STATE — President Barack Obama on Friday singled out New Jersey’s embattled Republican Governor for balking at a push to raise the minimum wage, a move favored by most Americans.
During a meeting with 14 Democratic governors at the White House, Obama said Republicans are out of touch with their constituents on the issue, and sought to build momentum for his effort to raise the federal minimum wage to $10.10 an hour by 2016.
Last year, Gov. Chris Christie vetoed a bill that would have raised the state’s minimum wage but voters approved a ballot measure giving the lowest paid workers a raise despite GOP opposition.
The President noted that much of the activity surrounding his push to address income inequality through higher wages is happening on a state level in Hawaii, Washington, Connecticut, Maryland, Massachusetts, Illinois and elsewhere.

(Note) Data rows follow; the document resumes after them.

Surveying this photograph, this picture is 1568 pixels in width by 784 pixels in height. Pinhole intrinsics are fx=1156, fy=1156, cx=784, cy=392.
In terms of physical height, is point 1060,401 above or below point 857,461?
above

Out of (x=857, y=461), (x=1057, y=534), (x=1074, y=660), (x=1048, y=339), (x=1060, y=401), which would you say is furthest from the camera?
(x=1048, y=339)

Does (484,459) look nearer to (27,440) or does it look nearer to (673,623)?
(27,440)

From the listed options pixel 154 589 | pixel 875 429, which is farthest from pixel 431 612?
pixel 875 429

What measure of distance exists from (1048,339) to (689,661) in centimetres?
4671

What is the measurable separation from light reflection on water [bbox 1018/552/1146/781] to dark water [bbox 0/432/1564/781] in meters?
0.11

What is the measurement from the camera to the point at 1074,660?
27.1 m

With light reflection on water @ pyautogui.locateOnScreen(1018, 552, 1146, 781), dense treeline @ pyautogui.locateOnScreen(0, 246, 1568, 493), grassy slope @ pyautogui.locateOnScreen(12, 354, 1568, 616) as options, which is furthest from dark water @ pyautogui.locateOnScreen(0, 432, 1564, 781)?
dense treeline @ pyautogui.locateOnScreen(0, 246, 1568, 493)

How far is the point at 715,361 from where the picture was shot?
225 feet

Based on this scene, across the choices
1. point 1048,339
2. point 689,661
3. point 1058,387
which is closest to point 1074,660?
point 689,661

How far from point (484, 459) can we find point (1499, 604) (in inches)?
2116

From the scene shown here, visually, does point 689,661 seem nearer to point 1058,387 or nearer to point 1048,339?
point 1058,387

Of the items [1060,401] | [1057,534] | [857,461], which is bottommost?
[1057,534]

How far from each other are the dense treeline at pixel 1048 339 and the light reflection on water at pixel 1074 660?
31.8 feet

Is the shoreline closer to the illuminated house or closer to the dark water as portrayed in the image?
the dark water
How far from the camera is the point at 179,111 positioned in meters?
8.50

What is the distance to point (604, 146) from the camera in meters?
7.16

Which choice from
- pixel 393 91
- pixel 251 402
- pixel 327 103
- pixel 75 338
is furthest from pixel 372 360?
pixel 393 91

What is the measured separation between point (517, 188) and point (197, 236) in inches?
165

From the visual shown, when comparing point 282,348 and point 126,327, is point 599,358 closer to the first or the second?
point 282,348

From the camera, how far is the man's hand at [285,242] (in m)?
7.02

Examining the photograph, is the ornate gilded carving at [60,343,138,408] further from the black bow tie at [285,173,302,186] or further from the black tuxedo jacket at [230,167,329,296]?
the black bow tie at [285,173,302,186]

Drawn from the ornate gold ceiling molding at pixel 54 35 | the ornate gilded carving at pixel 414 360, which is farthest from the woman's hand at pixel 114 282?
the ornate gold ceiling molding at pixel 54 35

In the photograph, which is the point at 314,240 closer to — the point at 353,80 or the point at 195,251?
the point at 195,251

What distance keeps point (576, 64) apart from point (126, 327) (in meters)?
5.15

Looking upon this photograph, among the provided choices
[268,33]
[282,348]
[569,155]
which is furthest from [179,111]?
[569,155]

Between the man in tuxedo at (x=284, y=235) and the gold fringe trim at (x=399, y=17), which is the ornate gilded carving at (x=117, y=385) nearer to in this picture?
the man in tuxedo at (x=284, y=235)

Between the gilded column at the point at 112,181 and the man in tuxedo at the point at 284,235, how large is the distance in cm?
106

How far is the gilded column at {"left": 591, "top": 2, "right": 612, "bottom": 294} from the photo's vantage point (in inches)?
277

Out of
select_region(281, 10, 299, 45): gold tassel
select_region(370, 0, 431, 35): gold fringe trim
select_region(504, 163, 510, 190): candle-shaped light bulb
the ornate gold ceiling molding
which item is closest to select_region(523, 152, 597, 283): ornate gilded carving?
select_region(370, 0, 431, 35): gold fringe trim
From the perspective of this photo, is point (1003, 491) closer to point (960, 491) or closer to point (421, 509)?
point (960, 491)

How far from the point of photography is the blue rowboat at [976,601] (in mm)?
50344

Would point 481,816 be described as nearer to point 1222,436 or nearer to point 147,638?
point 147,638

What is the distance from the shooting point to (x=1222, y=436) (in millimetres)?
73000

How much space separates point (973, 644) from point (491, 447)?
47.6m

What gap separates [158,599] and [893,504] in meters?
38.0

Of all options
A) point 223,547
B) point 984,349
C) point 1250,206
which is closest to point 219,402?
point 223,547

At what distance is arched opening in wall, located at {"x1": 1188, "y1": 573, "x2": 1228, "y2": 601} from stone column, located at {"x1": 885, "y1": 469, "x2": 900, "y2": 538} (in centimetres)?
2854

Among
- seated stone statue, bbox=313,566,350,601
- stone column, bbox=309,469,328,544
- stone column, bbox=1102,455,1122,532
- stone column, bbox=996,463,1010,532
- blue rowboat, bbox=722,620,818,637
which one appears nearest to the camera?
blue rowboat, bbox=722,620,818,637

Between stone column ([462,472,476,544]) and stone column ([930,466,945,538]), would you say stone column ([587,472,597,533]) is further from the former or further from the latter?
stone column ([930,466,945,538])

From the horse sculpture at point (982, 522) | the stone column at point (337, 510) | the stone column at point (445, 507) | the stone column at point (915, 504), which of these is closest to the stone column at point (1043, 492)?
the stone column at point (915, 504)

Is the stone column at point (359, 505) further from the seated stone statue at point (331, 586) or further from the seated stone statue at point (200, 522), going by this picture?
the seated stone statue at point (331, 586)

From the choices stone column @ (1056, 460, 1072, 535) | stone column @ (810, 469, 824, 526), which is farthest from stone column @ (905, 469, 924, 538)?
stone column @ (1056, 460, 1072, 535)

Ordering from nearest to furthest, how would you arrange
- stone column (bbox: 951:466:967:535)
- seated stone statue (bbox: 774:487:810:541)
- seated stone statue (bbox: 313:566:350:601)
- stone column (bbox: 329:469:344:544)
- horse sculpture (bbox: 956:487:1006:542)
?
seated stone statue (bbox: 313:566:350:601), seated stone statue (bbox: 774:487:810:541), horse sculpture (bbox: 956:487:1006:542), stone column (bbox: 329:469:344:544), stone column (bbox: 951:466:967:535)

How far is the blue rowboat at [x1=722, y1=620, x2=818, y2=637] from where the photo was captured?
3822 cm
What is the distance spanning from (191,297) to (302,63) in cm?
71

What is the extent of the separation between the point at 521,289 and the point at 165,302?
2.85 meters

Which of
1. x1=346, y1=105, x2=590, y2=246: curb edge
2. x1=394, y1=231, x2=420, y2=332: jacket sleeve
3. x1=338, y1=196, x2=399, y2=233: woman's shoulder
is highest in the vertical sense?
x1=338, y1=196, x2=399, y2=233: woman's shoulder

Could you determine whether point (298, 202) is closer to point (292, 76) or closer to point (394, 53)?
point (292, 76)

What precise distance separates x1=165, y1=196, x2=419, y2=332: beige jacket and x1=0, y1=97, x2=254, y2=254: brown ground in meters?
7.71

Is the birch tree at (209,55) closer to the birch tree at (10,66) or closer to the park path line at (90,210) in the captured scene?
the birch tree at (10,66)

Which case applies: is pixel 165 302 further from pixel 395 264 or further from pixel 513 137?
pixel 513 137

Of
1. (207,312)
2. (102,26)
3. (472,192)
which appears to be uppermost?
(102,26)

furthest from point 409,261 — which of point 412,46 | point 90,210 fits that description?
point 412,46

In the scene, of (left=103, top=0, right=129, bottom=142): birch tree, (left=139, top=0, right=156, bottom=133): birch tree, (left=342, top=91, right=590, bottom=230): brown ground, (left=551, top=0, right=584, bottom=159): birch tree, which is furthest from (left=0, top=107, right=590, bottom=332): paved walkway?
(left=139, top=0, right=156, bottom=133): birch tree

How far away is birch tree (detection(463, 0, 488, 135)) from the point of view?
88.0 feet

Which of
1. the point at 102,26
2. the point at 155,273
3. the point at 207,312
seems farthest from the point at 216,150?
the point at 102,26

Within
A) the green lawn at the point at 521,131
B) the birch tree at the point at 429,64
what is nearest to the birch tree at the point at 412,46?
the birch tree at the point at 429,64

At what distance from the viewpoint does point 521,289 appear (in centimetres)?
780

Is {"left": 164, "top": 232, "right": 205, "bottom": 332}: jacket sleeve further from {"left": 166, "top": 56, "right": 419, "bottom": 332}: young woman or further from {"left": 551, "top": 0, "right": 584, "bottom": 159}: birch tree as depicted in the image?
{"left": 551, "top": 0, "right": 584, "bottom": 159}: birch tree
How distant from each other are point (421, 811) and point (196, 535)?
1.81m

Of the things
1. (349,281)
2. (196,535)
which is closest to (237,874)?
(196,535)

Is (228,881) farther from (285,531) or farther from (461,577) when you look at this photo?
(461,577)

“This is not just good policy. It also happens to be good politics,” Obama said. “Because the truth of the matter is the overwhelming majority of Americans think that raising the minimum wage is a good idea.”
“For example, in New Jersey, even though the Republican governor (Chris Christie) opposed it, it passed by 60 percent,” Obama said.
Obama wants to raise the minimum wage to $10.10 per hour from the current $7.25. Polls show three quarters of Americans favor the plan.
The proposal has little chance of approval by Congress. The Congressional Budget Office said it would lead to the loss of about half a million jobs by late 2016, even as it lifts almost a million people out of poverty.
The meeting on Friday focused on state initiatives to raise the minimum wage. Obama made a similar jab at Christie, a potential 2016 Republican presidential candidate, during a dinner on Thursday with the Democratic governors.
“Governor Christie opposed it; it got 60 percent of the vote — because voters understood this is the right thing to do, and it will be good for the economy, not bad for the economy,” he said.
Christie’s national political ambitions have been threatened recently by the disclosure of his aides’ roles in the New Jersey lane closures for the George Washington Bridge, which caused days of traffic in the town of Fort Lee. Emails show that his staff closed the lanes in September after Fort Lee’s Democratic mayor declined to support Christie’s re-election bid last year.